§ **WORK REQUIRED**
In one to three sentences, explain why the problem described in the bug report on page.botMayEdit() breaks editing.

§ **QUOTED TEXT**
-=-=-=-=-
Page MenuHomePhabricator

page.botMayEdit() causes requests to all pages in interwiki map
Closed, ResolvedPublic

Description

And because not all family files work correctly (T111608), this breaks editing (because page.save() calls .botMayEdit())

Minimal test case:

valhallasw@maeglin:pywikibot-core$ python pwb.py shell -v -v                                                                                                   master 0
The base directory is /home/valhallasw/src/pywikibot-core
Pywikibot r64b2f078f92a4a8820889c386308cc9b100eeac6
Python 2.7.6 (default, Jun 22 2015, 17:58:13)
[GCC 4.8.2]
Welcome to the Pywikibot interactive shell!
>>> import pywikibot
>>> s = pywikibot.Site('ca', 'wikibooks')
>>> p = pywikibot.Page(s, u'Plantilla:Progrés')
>>> p.botMayEdit()
Found 2 wikibooks:ca processes running, including this one.
Found candidate wikibooks:af
Found candidate wikibooks:ang
Found candidate wikibooks:ar
Found candidate wikibooks:az
Found candidate wikibooks:en
Found candidate battlestarwiki:en
Found candidate wikibooks:be
(...etc...)

This was caused by changes in 0e7ad5ac44ce7e1df758bf9924c14fa3fe70ad9f, probably by creating a Site object in the new from_url function.

Event Timeline

valhallasw raised the priority of this task from to Unbreak Now!.
valhallasw updated the task description. (Show Details)
valhallasw added a project: Pywikibot.
valhallasw added subscribers: valhallasw, XZise.
-=-=-=-=-
§ **PROVIDED MATERIAL**
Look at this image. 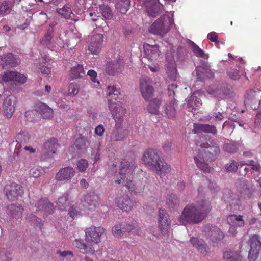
-=-=-=-=-
§ **EXERCISE OUTPUT**
Calling page.botMayEdit() causes requests to all pages in the interwiki map, and not all family files work correctly (T111608). Because page.save() calls botMayEdit(), this failure also breaks editing.